Sidoarjo-merahputih.i-news.site,Pemerintah Desa Grabagan, Kecamatan Tulangan, Kabupaten Sidoarjo, menggelar Ruwah Desa di pendopo balai desa pada Jumat (13/2/2026). Kegiatan ini dipadukan dengan ajakan optimalisasi pajak desa sebagai bagian dari upaya mendorong partisipasi warga dalam pembangunan. Sejak pagi, pendopo dipenuhi masyarakat yang hadir dengan antusias, menciptakan suasana hangat penuh kebersamaan.
Ruwah Desa kembali dihidupkan sebagai tradisi turun-temurun yang sarat nilai religius dan budaya. Momentum ini dimaknai warga sebagai ungkapan rasa syukur sekaligus doa bersama demi keselamatan, ketenteraman, dan kemajuan desa. Nuansa kebersamaan terasa kuat ketika warga dari berbagai usia berkumpul dalam satu ruang yang sama.
Menjelang malam, pagelaran wayang kulit menghadirkan dalang Ki Ekwan dari Sidoarjo yang memikat perhatian penonton.
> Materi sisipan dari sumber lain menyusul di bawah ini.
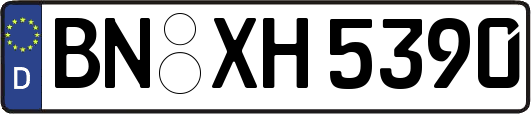 BN-XH5390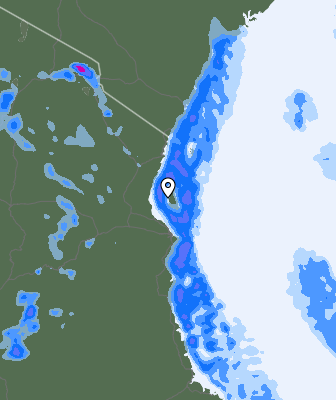 Opady atmosferyczne
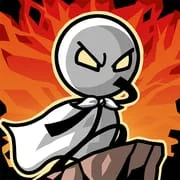 HERO WARS SuperStickmanDefense - Download Android APK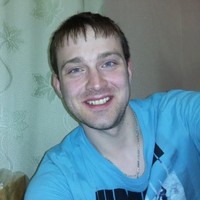 Никита Котов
Pertunjukan tersebut tidak hanya menjadi hiburan, tetapi juga sarana pelestarian budaya Jawa yang diwariskan lintas generasi. Antusiasme warga terlihat dari banyaknya penonton yang bertahan hingga larut malam.

Pelaksana Harian Kepala Desa Grabagan, Topan, hadir di tengah kegiatan bersama perangkat desa. Ruwah Desa dimanfaatkan sebagai sarana menyampaikan pentingnya kesadaran pajak desa untuk menunjang pembangunan infrastruktur dan pelayanan publik. Pendekatan budaya dinilai efektif untuk menyampaikan pesan pembangunan secara lebih membumi.
Warga memanfaatkan momen ini sebagai ruang silaturahmi. Kebersamaan yang terjalin selama kegiatan memperkuat rasa persaudaraan antarwarga, sekaligus menumbuhkan rasa memiliki terhadap desa. Tradisi yang dirawat bersama menghadirkan semangat gotong royong yang nyata.
Melalui Ruwah Desa yang dipadukan dengan edukasi pajak, Pemerintah Desa Grabagan berharap partisipasi masyarakat dalam pembangunan semakin meningkat. Perpaduan nilai budaya, kebersamaan, dan tanggung jawab kolektif menjadi fondasi penting dalam mewujudkan desa yang maju, harmonis, dan berdaya saing.